Tony Mazzocchi was a visionary who was in the forefront of the labor movement’s major struggles for social justice in the postwar period.   Those hard fought struggles and victories, from the civil rights movement and the struggles against nuclear proliferation and the Vietnam War, to the struggle for environmental justice and the movement for occupational health and safety, which he spearheaded.

Last evening, in a very moving ceremony, the US Department of Labor inducted Tony Mazzocchi, dynamic labor leader,  into its Labor Hall of Honor. The ceremony took place at the New York Committee for Occupational Safety and Health (NYCOSH) 33rd Anniversary Awards Celebration in New York City on  June 5th 2012.  Mazzocchi was born in 1926 and died in 2002. A short video, The Life and Words of Tony Mazzocchi was prepared for the event.  Several of his children accepted the award for their late father.

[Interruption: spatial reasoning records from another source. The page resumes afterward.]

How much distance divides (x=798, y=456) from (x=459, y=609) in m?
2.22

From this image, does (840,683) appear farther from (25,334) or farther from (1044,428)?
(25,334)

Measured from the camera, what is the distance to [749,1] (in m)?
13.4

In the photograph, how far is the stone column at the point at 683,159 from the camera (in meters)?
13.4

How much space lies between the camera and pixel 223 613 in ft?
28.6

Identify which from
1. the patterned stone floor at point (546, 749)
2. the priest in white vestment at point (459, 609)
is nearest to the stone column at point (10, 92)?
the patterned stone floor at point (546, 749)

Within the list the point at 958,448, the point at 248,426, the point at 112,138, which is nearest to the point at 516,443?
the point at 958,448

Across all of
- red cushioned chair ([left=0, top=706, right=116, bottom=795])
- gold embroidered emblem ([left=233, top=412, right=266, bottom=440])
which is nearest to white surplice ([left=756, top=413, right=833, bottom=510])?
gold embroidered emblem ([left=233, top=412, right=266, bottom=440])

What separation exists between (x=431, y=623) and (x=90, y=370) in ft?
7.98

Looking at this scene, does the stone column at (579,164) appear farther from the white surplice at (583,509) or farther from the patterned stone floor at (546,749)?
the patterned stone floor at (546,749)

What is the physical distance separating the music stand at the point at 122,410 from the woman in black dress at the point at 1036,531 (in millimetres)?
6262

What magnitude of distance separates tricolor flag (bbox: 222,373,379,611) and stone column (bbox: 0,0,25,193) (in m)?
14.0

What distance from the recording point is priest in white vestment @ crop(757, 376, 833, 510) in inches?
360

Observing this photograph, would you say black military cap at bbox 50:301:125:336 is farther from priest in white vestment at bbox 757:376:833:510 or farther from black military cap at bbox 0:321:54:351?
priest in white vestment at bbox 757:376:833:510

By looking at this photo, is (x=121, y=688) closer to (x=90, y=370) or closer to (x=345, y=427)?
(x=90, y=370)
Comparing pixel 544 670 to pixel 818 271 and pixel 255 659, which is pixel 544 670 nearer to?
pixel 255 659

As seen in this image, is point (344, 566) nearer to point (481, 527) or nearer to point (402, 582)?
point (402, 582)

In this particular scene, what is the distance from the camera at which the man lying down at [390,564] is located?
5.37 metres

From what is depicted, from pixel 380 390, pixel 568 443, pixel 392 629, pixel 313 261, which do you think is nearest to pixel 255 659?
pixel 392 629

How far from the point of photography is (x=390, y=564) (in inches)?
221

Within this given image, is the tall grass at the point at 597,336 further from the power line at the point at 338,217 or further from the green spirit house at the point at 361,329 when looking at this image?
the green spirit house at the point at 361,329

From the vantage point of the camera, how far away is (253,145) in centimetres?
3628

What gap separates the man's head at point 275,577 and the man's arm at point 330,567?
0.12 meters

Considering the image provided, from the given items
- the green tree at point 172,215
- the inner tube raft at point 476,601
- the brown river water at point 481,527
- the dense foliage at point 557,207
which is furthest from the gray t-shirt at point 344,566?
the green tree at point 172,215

Tony’s lifelong conviction was that the objective of our struggle is to set the terms of national political debate around an agenda that expresses the concerns of America’s workers. This conviction culminated in his decision in 1991 to concentrate all his energies on propagating the message of independent working class politics to workers throughout the country. Drawing on his broad and vast experiences in the labor movement, he was the catalyst for the creation of the Labor Party in 1996. His leadership combined both acute, far-reaching vision and a deep understanding of the practicalities of building a coherent, independent working class political movement.

Tony’s life was defined by an irrepressible optimism that stemmed from his unflagging confidence in the capacities of workers to create change and his unique ability to combine a tough-minded understanding of the political realities of the moment with a longer view of our movement’s goals and requirements.

The Labor Department’s Hall of Fame honors those Americans whose distinctive contributions in the field of labor have elevated working conditions, wages, and over-all quality of life of America’s workers and their families and communities.

Tony Mazzocchi was the force behind the modern workers safety and health movement in the US. Every worker in this country is safer because Tony led the fight for all of us for the right to leave work at the end of the day as healthy as when we came in.

“The Labor Department is pleased to recognize Tony Mazzocchi for his tireless commitment to the safety, health and welfare of America’s workers,” said Dr. Michaels at the event.  Michaels is the assistant secretary of labor for OSHA. “Tony’s extraordinary efforts and leadership helped pave the way for vital reforms like the OSH Act, and it’s time he takes his rightful place in the Labor Hall of Honor.”

His life is recounted in the 2007 biography, The Man Who Hated Work and Loved Labor: The Life and Times of Tony Mazzocchi, by author and labor expert Les Leopold. This book won an Independent Book Publisher gold medal for best 2008 biography.